Mifepristone enhances insulin-stimulated Akt phosphorylation and glucose uptake in skeletal muscle cells

Abstract

Mifepristone is the only FDA-approved drug for glycaemia control in patients with Cushing's syndrome and type 2 diabetes. Mifepristone also has beneficial effects in animal models of diabetes and patients with antipsychotic treatment-induced obesity. However, the mechanisms through which Mifepristone produces its beneficial effects are not completely elucidated.

Purpose: To determine the effects of mifepristone on insulin-stimulated glucose uptake on a model of L6 rat-derived skeletal muscle cells.

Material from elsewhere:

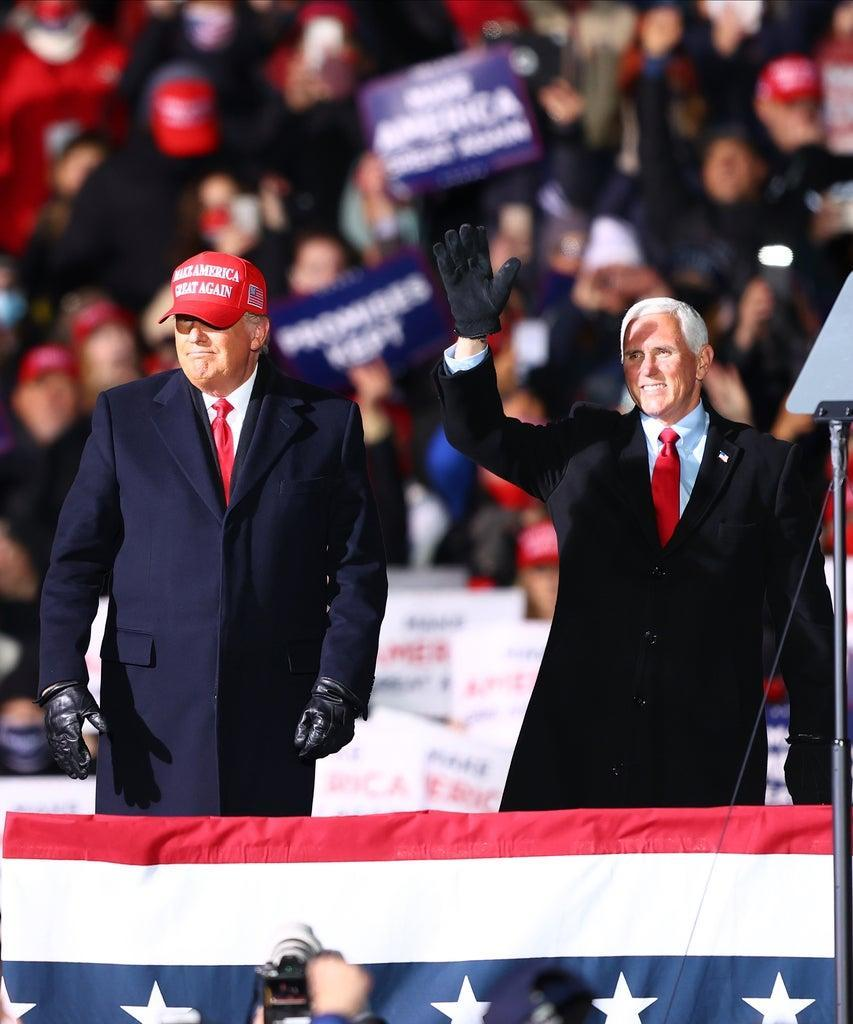 TRAVERSE CITY, MI – NOVEMBER 02: U.S. President Donald Trump (L) and U.S. Vice President Mike Pence (R) greet supporters at a rally on November 2, 2020 in Traverse City, Michigan. President Trump and former Vice President Democratic presidential nominee Joe Biden are making multiple stops in swing states ahead of the general election on November 3rd. (Photo by Rey Del Rio/Getty Images)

Results: Mifepristone enhanced insulin-dependent glucose uptake, GLUT4 translocation to the plasma membrane and Akt Ser⁴⁷³ phosphorylation in L6 myotubes. In addition, mifepristone reduced oxygen consumption and ATP levels and increased AMPK Thr¹⁷² phosphorylation. The knockdown of AMPK prevented the effects of mifepristone on insulin response.

Conclusions: Mifepristone enhanced insulin-stimulated glucose uptake through a mechanism that involves a decrease in mitochondrial function and AMPK activation in skeletal muscle cells.

Keywords: AMPK; Insulin; L6 rat cells; Mifepristone; Mitochondria; RU486.